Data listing
==========

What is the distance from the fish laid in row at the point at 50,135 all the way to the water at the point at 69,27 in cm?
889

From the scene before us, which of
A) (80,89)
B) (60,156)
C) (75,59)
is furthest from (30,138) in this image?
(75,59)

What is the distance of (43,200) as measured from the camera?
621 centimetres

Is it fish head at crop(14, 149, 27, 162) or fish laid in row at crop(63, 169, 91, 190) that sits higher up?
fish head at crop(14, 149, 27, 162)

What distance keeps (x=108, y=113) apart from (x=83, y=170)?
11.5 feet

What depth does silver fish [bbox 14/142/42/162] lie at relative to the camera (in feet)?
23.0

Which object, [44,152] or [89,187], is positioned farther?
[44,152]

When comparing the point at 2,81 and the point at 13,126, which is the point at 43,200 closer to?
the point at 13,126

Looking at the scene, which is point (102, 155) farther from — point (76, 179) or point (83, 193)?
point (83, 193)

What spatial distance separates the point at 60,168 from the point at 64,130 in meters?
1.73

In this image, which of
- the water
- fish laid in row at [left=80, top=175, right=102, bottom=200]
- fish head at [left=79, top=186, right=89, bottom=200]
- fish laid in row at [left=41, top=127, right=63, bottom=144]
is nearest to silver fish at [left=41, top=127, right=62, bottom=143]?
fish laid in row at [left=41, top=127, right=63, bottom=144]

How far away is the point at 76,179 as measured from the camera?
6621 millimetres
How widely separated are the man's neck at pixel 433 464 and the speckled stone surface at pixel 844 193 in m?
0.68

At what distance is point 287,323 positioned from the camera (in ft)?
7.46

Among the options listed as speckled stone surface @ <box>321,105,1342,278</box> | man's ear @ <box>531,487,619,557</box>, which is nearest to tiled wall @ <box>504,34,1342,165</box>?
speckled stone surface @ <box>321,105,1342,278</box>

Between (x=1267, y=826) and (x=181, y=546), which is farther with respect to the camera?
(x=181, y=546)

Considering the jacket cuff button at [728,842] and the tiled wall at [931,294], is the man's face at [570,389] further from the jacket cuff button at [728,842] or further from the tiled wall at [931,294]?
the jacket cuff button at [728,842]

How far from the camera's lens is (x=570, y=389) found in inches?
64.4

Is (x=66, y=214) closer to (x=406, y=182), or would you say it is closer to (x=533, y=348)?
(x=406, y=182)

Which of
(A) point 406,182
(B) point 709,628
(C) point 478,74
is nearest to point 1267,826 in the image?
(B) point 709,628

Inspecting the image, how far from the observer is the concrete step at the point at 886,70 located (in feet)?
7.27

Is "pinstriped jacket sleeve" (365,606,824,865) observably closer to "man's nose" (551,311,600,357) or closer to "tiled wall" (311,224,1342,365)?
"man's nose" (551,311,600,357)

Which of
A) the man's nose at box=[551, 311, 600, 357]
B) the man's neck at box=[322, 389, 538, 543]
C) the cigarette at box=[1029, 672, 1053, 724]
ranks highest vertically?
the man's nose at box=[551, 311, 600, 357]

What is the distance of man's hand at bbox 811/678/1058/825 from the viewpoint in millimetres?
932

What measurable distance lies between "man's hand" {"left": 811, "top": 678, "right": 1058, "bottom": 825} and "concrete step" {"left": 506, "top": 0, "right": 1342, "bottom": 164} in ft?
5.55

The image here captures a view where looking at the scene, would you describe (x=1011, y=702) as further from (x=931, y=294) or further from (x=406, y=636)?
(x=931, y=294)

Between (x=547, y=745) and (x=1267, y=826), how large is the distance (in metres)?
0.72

==========

WORK REQUIRED:
Please copy every entry above word for word, keeping each line as it stands.

TASK SOLUTION:
What is the distance from the fish laid in row at the point at 50,135 all the way to the water at the point at 69,27 in cm?
889

From the scene before us, which of
A) (80,89)
B) (60,156)
C) (75,59)
is furthest from (30,138) in this image?
(75,59)

What is the distance of (43,200) as measured from the camera?
621 centimetres

Is it fish head at crop(14, 149, 27, 162) or fish laid in row at crop(63, 169, 91, 190) that sits higher up?
fish head at crop(14, 149, 27, 162)

What distance keeps (x=108, y=113) apart from (x=83, y=170)?
11.5 feet

What depth does silver fish [bbox 14/142/42/162] lie at relative to the camera (in feet)?
23.0

Which object, [44,152] or [89,187], is positioned farther?
[44,152]

When comparing the point at 2,81 and the point at 13,126, which is the point at 43,200 closer to?
the point at 13,126

Looking at the scene, which is point (102, 155) farther from — point (76, 179) or point (83, 193)?
point (83, 193)

What spatial distance separates the point at 60,168 from the point at 64,130 in meters?
1.73

In this image, which of
- the water
- fish laid in row at [left=80, top=175, right=102, bottom=200]
- fish head at [left=79, top=186, right=89, bottom=200]
- fish laid in row at [left=41, top=127, right=63, bottom=144]
is nearest to silver fish at [left=41, top=127, right=62, bottom=143]?
fish laid in row at [left=41, top=127, right=63, bottom=144]

How far away is the point at 76,179 as measured from the camera?
6621 millimetres
How widely separated are the man's neck at pixel 433 464 and the speckled stone surface at pixel 844 193 in m?
0.68

At what distance is point 287,323 positioned from the camera (in ft)?
7.46

Among the options listed as speckled stone surface @ <box>321,105,1342,278</box> | man's ear @ <box>531,487,619,557</box>, which is nearest to tiled wall @ <box>504,34,1342,165</box>?
speckled stone surface @ <box>321,105,1342,278</box>

Between (x=1267, y=826) and (x=181, y=546), which is farther with respect to the camera?
(x=181, y=546)

Considering the jacket cuff button at [728,842] and the tiled wall at [931,294], is the man's face at [570,389] further from the jacket cuff button at [728,842] or further from the tiled wall at [931,294]?
the jacket cuff button at [728,842]

How far from the camera's lens is (x=570, y=389) found in inches?
64.4

Is (x=66, y=214) closer to (x=406, y=182), or would you say it is closer to (x=533, y=348)?
(x=406, y=182)

Which of
(A) point 406,182
(B) point 709,628
(C) point 478,74
is nearest to point 1267,826 in the image?
(B) point 709,628

Inspecting the image, how far from the observer is the concrete step at the point at 886,70 located (in feet)?
7.27

Is "pinstriped jacket sleeve" (365,606,824,865) observably closer to "man's nose" (551,311,600,357) or closer to "tiled wall" (311,224,1342,365)?
"man's nose" (551,311,600,357)

Which of
A) the man's nose at box=[551, 311, 600, 357]
B) the man's neck at box=[322, 389, 538, 543]
C) the cigarette at box=[1029, 672, 1053, 724]
ranks highest vertically?
the man's nose at box=[551, 311, 600, 357]

What is the distance of man's hand at bbox 811/678/1058/825 from the viewpoint in millimetres?
932

What measurable distance lies between "man's hand" {"left": 811, "top": 678, "right": 1058, "bottom": 825} and "concrete step" {"left": 506, "top": 0, "right": 1342, "bottom": 164} in ft?
5.55

The image here captures a view where looking at the scene, would you describe (x=1011, y=702) as further from (x=931, y=294) or further from (x=406, y=636)?
(x=931, y=294)

Between (x=547, y=745) and (x=1267, y=826), how large is the distance (in metres)?
0.72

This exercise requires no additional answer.